Михалков передал ощущение этой всеобщей внутренней зачервивленности с необыкновенной художественной силой. Он как будто надавал современному русскому обществу пощечин, чтобы оно не замерзло, уснув от обольщения «величественным прошлым». Куда там дремать! Ведь скатываемся в ту же яму, поддаемся тем же порокам, совершаем те же грехи, и в стране возрождаются те же общественные хвори, что терзали ее сто лет назад!

Солнечный удар

Приговор русской классике

Еще один публицистический удар Михалков нанес по русской классической литературе.

Врангелевские офицеры, сдавшись красным, ведут в одном из крымских лагерей беседы о смысле России и ее предназначении. И вот из уст персонажа, выставленного режиссером в черном свете (предатель и размазня), звучат горделивые слова о величии страны, у которой есть Гоголь, Толстой et cetera. Видимо, есть у нее и великая духовная миссия. А высокая литература — то ли необходимое условие для правильного хода страны по пути выполнения этой миссии, то ли уже и первый плод движения по избранному маршруту.

Но на последних минутах фильма другой персонаж — офицер, вызывающий больше уважения, один из «фаворитов» режиссера, утверждает нечто прямо противоположное. Он признается в страстной ненависти к русской литературе: столько времени нация поливала себя грязью!

Так не следует ли отдать господам литераторам, в том числе и титаническим фигурам классиков, изрядный кус от большого пирога общей вины за падения России?

Фильм построен на материале литературных дневников И. А. Бунина «Окаянные дни» и его же рассказа «Солнечный удар». Но то, что у Бунина — великая любовь, начавшаяся как сумасшедшая вспышка и закончившаяся ощущением боли, надлома, надвигающейся старости, то у Михалкова — великий грех, впадение в прелесть, поражение, понесенное от соблазна. И всё бунинское волшебство нежданной встречи у Михалкова обращено в злую магию, в помрачение души.

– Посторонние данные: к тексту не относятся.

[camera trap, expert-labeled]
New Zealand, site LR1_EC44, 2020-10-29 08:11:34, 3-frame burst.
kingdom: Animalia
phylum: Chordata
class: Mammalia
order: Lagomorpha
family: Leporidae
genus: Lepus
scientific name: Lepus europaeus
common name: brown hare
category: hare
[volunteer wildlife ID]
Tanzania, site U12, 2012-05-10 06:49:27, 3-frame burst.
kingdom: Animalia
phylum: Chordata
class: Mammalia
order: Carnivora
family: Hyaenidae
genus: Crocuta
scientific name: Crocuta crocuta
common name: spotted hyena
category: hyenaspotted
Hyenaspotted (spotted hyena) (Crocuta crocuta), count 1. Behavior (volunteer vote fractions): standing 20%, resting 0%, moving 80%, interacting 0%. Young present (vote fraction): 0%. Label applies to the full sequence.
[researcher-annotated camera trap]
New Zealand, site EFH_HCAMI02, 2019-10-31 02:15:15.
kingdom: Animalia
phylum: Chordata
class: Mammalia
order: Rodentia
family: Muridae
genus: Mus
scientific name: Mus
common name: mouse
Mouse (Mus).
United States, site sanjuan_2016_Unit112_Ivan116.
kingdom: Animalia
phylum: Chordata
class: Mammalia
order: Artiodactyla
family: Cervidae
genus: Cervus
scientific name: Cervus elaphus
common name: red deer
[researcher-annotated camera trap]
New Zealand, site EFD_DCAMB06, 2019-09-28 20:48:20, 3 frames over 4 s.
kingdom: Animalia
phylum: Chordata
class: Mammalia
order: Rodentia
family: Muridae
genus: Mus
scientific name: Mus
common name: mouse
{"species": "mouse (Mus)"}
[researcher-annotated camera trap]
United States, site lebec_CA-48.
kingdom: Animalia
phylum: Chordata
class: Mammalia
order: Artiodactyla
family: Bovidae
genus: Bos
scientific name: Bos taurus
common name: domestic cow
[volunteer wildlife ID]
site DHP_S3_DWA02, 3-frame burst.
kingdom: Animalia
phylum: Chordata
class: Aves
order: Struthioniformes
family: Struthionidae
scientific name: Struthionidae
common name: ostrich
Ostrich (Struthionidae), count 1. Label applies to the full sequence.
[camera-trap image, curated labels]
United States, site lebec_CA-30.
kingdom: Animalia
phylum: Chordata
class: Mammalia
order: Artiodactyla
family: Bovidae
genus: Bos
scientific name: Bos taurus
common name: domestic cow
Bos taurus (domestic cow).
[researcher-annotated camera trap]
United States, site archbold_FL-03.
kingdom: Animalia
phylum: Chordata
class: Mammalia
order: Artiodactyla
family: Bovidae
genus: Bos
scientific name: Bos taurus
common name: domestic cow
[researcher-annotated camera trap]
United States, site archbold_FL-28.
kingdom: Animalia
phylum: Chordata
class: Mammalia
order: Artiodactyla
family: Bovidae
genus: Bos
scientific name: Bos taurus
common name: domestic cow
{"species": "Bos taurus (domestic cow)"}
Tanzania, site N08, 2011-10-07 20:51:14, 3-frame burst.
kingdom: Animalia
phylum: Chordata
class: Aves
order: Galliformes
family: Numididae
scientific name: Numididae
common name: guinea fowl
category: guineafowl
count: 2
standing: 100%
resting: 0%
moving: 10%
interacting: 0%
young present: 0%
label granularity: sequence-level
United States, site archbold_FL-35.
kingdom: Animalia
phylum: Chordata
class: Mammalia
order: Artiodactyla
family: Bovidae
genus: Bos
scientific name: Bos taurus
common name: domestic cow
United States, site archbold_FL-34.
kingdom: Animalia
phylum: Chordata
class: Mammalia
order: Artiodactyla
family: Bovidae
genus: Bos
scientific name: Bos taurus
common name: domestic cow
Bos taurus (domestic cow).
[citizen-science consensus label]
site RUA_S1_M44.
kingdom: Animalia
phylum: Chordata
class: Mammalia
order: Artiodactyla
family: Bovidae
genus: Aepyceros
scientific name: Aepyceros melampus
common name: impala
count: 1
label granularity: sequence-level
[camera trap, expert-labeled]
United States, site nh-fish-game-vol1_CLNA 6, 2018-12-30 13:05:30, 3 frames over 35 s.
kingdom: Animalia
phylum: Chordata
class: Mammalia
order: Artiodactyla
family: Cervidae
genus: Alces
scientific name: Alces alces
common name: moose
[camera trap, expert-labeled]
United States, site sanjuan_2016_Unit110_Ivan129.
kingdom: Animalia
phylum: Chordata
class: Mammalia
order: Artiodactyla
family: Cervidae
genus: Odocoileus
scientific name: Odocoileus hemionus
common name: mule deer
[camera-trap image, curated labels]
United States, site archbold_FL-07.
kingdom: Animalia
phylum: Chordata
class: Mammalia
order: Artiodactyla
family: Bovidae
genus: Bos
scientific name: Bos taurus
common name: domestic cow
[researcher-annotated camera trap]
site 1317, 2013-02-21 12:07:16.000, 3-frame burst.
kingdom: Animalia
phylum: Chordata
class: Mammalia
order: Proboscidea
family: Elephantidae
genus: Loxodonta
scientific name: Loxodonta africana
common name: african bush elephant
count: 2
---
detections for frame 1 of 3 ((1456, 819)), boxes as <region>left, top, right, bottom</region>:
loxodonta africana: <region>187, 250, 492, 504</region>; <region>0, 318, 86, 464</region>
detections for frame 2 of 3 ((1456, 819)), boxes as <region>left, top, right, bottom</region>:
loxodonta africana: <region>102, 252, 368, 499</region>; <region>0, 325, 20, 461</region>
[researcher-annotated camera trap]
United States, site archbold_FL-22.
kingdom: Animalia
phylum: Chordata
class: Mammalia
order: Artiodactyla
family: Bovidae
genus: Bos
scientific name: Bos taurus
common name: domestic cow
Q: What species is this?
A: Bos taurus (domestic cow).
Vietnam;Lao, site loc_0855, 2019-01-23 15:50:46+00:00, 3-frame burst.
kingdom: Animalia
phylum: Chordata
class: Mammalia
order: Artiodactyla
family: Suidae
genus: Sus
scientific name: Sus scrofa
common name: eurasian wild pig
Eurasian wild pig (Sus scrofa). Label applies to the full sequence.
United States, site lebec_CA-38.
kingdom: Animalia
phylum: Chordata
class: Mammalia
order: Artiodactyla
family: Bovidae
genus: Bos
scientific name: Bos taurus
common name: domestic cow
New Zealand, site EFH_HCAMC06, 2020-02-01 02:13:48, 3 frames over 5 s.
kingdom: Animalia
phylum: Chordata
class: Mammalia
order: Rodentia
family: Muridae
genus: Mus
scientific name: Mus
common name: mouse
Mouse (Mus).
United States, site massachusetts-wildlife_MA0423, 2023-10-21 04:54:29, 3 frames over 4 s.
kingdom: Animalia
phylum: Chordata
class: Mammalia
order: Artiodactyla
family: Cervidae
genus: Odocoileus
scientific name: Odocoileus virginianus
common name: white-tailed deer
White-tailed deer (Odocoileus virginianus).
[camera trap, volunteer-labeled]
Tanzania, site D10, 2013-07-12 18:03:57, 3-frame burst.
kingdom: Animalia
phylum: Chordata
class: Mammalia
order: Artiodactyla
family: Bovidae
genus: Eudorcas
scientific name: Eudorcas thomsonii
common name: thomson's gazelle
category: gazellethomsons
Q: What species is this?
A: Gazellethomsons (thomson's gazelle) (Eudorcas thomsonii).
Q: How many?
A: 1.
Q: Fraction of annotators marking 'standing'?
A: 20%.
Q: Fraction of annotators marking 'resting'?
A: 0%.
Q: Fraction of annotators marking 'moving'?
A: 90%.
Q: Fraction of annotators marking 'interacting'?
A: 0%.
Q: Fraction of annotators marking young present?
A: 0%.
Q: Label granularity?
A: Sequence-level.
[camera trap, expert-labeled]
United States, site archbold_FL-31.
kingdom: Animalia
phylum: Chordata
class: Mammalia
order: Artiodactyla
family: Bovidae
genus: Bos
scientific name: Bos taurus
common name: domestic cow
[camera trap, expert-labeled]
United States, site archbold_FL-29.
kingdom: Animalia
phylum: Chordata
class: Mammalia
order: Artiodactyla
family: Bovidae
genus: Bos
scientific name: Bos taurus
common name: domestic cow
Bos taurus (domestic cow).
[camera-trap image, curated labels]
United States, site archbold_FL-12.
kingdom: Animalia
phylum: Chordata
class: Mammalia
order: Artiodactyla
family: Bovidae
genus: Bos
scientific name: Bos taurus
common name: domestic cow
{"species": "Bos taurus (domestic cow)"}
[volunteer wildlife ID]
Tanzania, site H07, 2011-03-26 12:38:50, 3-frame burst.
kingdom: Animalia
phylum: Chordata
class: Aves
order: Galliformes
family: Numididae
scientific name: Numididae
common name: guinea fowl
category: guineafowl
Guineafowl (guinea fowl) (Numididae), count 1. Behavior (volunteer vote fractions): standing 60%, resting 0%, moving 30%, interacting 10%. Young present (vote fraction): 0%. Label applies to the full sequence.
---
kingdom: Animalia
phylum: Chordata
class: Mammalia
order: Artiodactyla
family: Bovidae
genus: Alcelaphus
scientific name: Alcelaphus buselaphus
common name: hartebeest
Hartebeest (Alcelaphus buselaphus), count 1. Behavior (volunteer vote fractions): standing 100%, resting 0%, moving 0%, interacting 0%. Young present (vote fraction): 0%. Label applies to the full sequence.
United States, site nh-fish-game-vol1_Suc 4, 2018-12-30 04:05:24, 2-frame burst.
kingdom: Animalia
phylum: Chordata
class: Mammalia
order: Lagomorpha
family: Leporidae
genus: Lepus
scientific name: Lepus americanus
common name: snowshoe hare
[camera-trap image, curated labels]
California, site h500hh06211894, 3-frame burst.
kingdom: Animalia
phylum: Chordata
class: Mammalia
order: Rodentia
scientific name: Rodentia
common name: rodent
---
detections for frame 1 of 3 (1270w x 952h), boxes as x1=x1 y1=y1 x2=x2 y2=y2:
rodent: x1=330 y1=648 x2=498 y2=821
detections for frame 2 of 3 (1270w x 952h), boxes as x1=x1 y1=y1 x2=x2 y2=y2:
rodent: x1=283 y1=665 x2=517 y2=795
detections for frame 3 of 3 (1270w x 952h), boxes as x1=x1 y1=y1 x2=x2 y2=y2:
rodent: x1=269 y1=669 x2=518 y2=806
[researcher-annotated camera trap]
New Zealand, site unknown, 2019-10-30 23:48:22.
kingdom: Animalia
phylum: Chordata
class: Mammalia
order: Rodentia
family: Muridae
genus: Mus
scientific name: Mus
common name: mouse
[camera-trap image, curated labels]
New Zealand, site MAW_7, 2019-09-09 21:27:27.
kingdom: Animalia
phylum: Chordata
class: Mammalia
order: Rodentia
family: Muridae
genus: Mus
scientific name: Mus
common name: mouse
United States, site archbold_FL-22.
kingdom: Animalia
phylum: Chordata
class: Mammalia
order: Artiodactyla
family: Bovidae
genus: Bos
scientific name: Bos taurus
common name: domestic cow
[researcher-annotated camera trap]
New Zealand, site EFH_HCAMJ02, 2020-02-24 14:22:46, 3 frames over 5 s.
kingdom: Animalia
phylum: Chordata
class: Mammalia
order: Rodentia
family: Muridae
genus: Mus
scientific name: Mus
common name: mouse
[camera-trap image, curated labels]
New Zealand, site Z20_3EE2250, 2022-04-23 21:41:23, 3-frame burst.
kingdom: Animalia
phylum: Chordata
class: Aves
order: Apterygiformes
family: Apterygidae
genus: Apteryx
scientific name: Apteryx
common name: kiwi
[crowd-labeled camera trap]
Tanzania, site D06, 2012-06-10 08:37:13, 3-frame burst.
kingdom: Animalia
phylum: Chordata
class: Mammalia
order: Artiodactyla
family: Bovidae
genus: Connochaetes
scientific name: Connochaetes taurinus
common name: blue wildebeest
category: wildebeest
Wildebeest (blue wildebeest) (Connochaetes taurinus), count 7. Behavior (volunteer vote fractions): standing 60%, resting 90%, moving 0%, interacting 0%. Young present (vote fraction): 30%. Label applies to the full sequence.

Михалковская трактовка Бунина — еще одно обвинение в адрес русской классики, пусть и не столь прямое, как слова офицера, ненавидящего литературу. Михалков сделал так, что читатель, когда-то упивавшийся, быть может, Буниным, начинает понимать, что придонный смысл его рассказа — изящно оформленная грязь.

Этот вердикт Михалкова — дерзкий ход. То, что ему простят в последнюю очередь. И правда в его интерпретации есть. Кто-то должен был «с высокой трибуны» сказать то, что давно плавало по сети, звучало в полемических перепалках литераторов второго ряда, но никогда не ставилось в фокус внимания русской образованной публики. Михалков решился, и за отвагу можно лишь сказать ему спасибо.

Однако не все так просто.

Да, в нашей классике много воспевания греха. И много высокоинтеллектуальных плевков в собственную страну, собственный народ. Но ведь этим русская литература не ограничивается. Она ведь еще и громадное предупреждение о болях и скорбях взрослого человека. Проживая странные, изломанные судьбы, Онегин, Печорин и прочие «лишние люди» своим примером «закрывали» для образованной публики губительные дороги…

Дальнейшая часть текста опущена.